En la Edad Media el fin de la especie humana se tomaba como algo obvio, cuenta el historiador Georges Duby, ante la potencia atronadora de la naturaleza. No existía en absoluto la idea de que debía ser protegida, como se piensa ahora: de ella simplemente había que defenderse. Se vivía en “una espera permanente, inquieta, del fin del mundo”, y por lo mismo “importaba poco la muerte y el dolor físico”, al punto que el deporte favorito era la guerra.
El temor y la mirada apocalíptica del hombre medieval vuelven a resurgir en los tiempos actuales. Ahí están el cambio climático, la extinción de las especies, las migraciones masivas, la crisis de la noción de progreso de los últimos siglos y ahora último —por si eso fuera poco— el coronavirus. A eso se suman otras amenazas, que por ser locales son aún más agudas: por ejemplo, qué sucederá en Chile en los próximos días, en el curso del mes de marzo.
El temor actual, sin embargo, se diferencia en varios aspectos de aquel de la Edad Media. De partida los azotes provenían entonces de un poder externo, la naturaleza, el cual era movido por fuerzas divinas. Ahora no: el agente de destrucción es el propio ser humano, que se ha transformado en el principal depredador del hábitat natural —y, como se ha revelado en Chile en los últimos meses, de su propio patrimonio material e inmaterial, sin barrera ni súplica que lo detenga.
Otra diferencia fundamental es el lugar de la creencia religiosa. “El Apocalipsis producía temor —dice Duby—, pero también esperanza: vendría el Juicio Final, y con él una vida mejor que la actual”. En la Edad Media regía “una espera optimista del fin de los tiempos”, donde lo realmente importante era asegurarse el Cielo, para lo cual la Iglesia era lo central. Reinaba además el “sentimiento de la fugacidad de las cosas”, la convicción de que todo fatalmente moría, desde las especies a las civilizaciones. Pero siempre estaba el más allá, la idea de que la muerte es un pasaje, que la vida se prolonga después de la muerte; la “certeza de que nada se interrumpía, que todo seguiría sin término, hasta la eternidad”.
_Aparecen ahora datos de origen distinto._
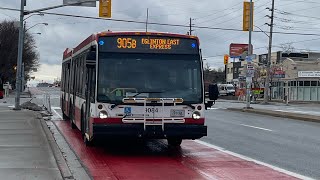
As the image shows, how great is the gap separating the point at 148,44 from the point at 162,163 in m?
2.83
Poco o nada de eso encontramos en la época actual. La vida no está en otra parte sino aquí y ahora, en el combate a la fugacidad, a la extinción, a la muerte; y cuando somos derrotados en tal empeño —y fatalmente lo somos—, lo experimentamos inevitablemente como un fracaso. Esto hace que en estos tiempos el temor a la muerte sea más duro y más cruel; tanto a la muerte individual, la que resulta de la vejez y la enfermedad, como a la muerte colectiva que podría sobrevenir con las calamidades que despuntan en los horizontes global y doméstico.
Para lidiar con el temor, ciertamente no es cuestión de apelar a las recetas de la Edad Media. Pero quizás algo se puede aprender de una tradición más que milenaria que sigue plenamente vigente, como el hinduismo.
En su visión, el miedo lo engendra siempre el futuro, el acercamiento al final, a la muerte, en particular a la muerte propia, y es por ello que, si no lo resistimos, él nos va dominando inexorablemente con el paso de los años. El presente puede producir pena, tristeza, desilusión, pero no la desolación, la desesperanza y el enojo que genera el miedo, escribe el sacerdote budista Norman Fischer. Pero si aceptamos que nada es permanente ni duradero, que todo comienza y termina constantemente, que la vida no finaliza abruptamente en la muerte, entonces no hay nada que temer.
La forma de desarmar el miedo es comprender que su origen es una idea de futuro que se asocia a la muerte, y asumir “que estoy viviendo y muriendo permanentemente, cambiando todo el tiempo, y de que es esto lo que me permite tener una vida bella”.